Between 2004 and 2006, the EU and Japan proposed PFOS bans and implemented them - with lithography exemptions - in 2006 and 2010. In parallel, the Stockholm Convention on Persistent Organic Pollutants (POPs) treaty was signed in 2001 to reduce or eliminate the production, use and release of key POPs (United Nations Environmental Protection 2009).

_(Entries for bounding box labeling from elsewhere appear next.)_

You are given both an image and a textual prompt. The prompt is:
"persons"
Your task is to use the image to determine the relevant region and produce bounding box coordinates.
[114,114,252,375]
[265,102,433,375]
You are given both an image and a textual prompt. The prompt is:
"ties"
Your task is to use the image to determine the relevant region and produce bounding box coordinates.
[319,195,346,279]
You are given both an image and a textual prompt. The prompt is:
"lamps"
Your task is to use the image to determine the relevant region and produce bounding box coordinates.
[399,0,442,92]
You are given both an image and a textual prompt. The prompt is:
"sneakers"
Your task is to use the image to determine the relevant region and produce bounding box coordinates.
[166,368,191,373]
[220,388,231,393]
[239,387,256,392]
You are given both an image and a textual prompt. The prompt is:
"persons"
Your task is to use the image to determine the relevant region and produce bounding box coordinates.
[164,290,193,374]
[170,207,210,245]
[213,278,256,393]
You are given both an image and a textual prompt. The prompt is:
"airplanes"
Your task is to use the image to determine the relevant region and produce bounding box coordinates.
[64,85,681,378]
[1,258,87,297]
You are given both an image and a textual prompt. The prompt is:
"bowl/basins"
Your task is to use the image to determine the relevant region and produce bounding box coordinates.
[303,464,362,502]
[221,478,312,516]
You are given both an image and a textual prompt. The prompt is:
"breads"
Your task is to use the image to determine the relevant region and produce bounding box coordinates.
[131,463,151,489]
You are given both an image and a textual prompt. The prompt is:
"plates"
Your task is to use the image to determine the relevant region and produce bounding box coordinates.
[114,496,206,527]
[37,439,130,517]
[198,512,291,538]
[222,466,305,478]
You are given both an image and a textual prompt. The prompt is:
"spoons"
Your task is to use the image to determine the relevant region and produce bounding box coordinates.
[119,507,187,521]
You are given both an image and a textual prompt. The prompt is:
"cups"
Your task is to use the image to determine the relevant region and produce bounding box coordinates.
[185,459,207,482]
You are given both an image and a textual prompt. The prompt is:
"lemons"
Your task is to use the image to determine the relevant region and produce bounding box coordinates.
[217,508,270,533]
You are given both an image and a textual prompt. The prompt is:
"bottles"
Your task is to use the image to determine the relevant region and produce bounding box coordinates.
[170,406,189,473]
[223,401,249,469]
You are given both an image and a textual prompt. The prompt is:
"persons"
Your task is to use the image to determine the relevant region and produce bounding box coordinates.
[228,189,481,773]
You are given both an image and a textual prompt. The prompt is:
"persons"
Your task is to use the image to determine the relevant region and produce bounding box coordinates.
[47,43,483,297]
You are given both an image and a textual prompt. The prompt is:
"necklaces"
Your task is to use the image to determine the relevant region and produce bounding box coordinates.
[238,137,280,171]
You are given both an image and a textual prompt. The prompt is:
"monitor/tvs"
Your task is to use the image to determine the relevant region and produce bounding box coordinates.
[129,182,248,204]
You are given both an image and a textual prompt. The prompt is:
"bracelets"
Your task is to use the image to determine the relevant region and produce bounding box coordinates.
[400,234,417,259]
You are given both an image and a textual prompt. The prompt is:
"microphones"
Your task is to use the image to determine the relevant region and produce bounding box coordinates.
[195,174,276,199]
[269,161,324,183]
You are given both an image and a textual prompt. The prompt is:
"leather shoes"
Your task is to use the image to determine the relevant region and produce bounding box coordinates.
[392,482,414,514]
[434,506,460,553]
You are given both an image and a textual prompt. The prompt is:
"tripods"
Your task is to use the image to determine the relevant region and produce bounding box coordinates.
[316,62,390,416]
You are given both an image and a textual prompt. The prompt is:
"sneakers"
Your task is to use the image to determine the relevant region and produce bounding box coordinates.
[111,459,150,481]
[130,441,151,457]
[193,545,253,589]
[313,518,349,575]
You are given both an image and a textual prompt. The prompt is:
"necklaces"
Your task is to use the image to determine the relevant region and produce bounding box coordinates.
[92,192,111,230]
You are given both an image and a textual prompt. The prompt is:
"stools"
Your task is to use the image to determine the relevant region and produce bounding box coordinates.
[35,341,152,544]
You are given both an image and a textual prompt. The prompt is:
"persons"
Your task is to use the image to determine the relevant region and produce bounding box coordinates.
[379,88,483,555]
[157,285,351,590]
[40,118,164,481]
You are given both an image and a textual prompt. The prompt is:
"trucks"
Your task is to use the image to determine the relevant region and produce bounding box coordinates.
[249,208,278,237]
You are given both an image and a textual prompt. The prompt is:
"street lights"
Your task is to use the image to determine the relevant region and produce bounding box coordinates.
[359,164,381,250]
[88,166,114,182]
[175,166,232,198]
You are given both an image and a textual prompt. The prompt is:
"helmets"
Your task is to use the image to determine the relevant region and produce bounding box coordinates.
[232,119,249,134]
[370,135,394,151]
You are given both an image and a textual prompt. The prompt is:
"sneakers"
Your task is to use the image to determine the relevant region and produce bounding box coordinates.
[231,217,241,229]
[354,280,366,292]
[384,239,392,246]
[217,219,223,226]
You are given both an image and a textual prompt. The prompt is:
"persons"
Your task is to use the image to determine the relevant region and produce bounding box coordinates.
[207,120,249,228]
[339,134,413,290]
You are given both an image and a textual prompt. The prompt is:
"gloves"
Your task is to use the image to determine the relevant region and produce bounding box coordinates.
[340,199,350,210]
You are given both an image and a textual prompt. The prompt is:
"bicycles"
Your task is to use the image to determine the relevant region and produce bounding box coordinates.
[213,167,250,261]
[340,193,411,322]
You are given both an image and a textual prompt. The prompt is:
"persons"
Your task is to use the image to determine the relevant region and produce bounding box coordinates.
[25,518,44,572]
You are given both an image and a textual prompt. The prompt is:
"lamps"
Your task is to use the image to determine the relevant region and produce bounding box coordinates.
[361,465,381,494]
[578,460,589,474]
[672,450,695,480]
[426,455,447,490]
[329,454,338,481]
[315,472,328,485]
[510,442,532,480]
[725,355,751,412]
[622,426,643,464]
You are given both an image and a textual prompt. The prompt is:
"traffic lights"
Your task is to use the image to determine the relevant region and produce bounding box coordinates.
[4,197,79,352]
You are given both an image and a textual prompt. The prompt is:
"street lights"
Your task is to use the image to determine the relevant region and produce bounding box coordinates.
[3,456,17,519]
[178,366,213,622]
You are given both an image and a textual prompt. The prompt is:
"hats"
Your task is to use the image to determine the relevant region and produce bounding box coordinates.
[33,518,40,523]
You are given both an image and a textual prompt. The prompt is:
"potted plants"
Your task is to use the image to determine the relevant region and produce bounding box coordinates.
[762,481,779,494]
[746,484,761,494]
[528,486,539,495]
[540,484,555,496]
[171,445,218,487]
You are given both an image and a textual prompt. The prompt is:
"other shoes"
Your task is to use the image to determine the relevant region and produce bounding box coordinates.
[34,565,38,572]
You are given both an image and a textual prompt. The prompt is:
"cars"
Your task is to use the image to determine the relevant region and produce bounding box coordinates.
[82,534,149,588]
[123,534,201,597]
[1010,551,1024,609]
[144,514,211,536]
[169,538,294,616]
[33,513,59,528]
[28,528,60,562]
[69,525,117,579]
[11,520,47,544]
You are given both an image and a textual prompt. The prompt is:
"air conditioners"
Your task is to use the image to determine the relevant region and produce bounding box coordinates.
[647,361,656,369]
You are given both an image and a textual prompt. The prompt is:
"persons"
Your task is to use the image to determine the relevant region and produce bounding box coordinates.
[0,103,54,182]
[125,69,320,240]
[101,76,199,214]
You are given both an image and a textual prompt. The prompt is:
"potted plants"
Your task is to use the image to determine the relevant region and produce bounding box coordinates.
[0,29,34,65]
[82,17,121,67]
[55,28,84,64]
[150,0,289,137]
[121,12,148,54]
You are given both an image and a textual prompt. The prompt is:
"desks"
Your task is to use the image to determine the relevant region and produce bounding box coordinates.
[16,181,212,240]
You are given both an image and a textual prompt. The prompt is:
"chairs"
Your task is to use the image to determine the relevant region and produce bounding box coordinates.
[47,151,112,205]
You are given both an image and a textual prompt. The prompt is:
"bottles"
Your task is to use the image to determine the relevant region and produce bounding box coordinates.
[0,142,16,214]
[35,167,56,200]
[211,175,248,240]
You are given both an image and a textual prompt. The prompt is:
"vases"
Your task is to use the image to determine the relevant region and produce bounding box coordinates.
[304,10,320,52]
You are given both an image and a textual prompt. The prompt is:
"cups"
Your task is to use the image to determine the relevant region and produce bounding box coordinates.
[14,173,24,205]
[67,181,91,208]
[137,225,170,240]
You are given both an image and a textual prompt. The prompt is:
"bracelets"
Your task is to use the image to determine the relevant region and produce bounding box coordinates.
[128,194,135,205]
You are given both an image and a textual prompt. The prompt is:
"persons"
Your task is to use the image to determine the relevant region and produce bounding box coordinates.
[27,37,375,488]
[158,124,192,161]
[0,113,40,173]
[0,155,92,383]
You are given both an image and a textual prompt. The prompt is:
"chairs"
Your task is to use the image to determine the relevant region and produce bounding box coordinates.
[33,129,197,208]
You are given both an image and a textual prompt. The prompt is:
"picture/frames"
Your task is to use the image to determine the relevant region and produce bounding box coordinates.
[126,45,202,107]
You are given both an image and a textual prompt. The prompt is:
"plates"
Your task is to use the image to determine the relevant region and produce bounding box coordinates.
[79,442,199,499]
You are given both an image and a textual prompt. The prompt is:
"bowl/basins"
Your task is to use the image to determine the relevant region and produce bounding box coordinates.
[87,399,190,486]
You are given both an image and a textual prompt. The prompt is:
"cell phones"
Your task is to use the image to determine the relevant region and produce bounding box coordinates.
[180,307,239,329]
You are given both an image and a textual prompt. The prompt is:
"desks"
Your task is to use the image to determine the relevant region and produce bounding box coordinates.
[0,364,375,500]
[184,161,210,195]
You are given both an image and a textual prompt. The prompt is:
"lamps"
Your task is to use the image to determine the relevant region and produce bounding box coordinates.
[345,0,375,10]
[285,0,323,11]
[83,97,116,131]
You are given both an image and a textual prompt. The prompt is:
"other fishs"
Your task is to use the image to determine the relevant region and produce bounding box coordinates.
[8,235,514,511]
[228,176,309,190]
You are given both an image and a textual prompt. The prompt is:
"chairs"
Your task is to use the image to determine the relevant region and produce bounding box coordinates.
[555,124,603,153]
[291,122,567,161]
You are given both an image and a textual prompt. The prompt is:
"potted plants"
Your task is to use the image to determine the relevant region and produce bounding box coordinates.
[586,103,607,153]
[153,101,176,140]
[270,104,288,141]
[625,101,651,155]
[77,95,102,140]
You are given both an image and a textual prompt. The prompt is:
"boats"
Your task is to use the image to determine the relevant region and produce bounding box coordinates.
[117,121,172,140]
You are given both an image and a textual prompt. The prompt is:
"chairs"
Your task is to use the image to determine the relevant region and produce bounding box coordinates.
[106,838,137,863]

In 2009, Annex B of the Stockholm Convention was amended to include PFOS, again with lithography exemptions (United Nations Environment Program 2009). Similarly, in May 2019, more than 180 countries agreed to ban the production and use of PFOA, its salts and PFOA-related compounds under the International Stockholm Convention on POPs (United Nations Environmental Protection 2019). Semiconductor photolithography exemptions for both PFOS and PFOA gave the industry time to implement replacements.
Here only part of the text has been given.